- Feb 17, 2018
When I was a kid in Disney World I was coming off a ride with my mother. She reached for my hand, and I reached for hers, but what she didn’t realize at first was that she actually took the hand of another nearby girl who had the same color hair as me, and THAT little girl’s mother took MY hand. They’d all gotten a few steps away before they realized their error. By your logic, my mother doesn’t love me, which is the absolute farthest thing from the truth. My parents are wonderful human beings and I’ve never questioned their love for me.
I’m sure you’re right that there are some parents who don’t put in the effort. But even then, tired stressed out parents make mistakes. Even parents who aren’t tired of stressed out make mistakes. I’ve never even come close to losing either of my kids but I don’t think it means I love my kids more than the next person. Nor do I assume I am flawless, or that it could never happen to me. Which is why I don’t judge people I don’t know for a mistake that may very well be a one-off HOLY CRAP moment. I mean if it’s a repeated thing then yeah there’s a problem but when I see a panicked parent searching for a child I don’t think, jeez they must not love that kid.

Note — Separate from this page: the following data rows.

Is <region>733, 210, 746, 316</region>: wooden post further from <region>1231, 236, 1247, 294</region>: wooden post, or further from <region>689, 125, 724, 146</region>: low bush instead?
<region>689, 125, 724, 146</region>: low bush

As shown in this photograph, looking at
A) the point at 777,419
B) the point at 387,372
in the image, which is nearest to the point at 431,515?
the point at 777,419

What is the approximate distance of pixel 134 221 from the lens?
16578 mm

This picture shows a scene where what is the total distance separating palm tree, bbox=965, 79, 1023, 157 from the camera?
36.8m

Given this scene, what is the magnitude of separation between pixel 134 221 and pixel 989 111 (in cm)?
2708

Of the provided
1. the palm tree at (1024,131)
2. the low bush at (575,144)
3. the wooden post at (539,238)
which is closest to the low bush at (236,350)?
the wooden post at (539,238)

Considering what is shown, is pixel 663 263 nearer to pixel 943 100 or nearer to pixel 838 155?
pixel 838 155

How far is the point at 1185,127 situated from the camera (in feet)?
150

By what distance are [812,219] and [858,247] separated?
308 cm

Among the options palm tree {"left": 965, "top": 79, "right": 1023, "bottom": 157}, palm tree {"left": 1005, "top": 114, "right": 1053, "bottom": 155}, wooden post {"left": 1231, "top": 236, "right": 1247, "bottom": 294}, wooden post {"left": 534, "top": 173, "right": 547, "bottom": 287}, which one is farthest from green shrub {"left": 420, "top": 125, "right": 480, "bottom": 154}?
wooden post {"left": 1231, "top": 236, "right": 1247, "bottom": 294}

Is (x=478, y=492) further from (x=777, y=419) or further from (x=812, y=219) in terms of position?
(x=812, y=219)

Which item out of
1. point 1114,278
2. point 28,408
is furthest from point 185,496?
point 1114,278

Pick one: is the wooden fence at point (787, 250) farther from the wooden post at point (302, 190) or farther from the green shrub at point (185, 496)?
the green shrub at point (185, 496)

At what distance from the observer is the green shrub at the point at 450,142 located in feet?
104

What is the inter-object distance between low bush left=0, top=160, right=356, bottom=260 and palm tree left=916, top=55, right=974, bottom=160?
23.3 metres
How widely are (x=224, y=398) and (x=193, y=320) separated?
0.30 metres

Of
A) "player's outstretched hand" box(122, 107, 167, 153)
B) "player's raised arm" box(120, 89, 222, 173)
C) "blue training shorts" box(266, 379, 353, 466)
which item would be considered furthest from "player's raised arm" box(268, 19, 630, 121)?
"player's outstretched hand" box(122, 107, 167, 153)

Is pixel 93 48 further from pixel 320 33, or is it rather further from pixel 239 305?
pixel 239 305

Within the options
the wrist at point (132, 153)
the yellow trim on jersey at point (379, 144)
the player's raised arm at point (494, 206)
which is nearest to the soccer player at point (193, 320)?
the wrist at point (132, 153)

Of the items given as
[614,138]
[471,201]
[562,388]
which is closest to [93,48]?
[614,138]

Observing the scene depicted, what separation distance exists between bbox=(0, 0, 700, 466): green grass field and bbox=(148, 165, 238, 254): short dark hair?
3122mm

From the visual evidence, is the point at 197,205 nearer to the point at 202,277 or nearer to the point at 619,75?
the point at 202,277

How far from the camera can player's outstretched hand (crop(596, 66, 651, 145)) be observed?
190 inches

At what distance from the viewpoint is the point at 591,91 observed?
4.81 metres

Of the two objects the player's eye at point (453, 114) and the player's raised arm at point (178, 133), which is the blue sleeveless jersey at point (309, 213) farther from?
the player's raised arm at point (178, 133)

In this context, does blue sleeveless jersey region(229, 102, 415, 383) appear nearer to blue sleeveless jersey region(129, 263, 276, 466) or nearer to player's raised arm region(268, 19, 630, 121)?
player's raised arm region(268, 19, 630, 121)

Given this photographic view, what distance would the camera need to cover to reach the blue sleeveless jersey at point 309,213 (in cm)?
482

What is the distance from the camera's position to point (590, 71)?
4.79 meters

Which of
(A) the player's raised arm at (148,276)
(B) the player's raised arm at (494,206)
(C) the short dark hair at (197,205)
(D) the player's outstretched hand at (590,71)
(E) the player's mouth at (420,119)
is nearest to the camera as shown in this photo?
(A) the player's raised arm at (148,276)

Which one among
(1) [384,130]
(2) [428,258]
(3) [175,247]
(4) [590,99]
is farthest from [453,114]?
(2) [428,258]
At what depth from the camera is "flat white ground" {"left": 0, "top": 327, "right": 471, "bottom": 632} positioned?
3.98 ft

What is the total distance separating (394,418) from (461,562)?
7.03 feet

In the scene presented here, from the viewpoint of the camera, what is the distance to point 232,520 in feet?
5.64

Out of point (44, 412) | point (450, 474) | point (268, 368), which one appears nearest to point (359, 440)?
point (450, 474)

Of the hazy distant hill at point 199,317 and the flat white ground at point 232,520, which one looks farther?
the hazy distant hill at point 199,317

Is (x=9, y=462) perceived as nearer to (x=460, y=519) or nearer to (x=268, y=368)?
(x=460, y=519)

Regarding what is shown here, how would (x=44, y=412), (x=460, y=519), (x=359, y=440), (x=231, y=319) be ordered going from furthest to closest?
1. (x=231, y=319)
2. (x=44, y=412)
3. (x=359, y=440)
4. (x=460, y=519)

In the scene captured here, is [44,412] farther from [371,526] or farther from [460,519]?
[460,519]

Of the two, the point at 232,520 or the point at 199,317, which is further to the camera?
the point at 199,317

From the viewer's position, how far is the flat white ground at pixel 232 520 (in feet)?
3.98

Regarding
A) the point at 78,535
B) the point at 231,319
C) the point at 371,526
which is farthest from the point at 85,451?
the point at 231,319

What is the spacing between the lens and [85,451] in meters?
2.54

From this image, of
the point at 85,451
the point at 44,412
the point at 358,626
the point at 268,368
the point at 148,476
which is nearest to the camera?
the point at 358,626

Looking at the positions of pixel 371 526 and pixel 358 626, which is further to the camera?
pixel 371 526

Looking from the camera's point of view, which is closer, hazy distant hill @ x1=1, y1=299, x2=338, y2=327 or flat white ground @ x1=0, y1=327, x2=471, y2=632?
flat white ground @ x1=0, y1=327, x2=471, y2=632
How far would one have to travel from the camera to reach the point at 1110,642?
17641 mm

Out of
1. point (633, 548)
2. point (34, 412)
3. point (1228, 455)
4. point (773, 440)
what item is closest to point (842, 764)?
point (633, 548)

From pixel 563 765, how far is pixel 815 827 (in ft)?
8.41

That is not what I said at all. But kudos for twisting everything around as per usual here. The post about the parents not loving their kids was about those who clearly have no care about where their child is or if they are OK. The ones that let their kids run freely, even if it is dangerous to do so. Nothing about your situation says that and you know it. Everyone gets tired, but it is like anything else, you have to make the decision to pay attention. Like I said, it is a lot of hard work to be focused all the time, but it is not impossible. You can do things to make it easier, like don't set your alarm for 6am to be at the park at rope drop so you are not so tired. People make a lot of bad choices and then blame it on everything but themselves. I know that people don't want to lose their kids, but in all situations, you can ask yourself, "what could I have done differently". And that is the point that I am making. All of these situations could be avoided in some way.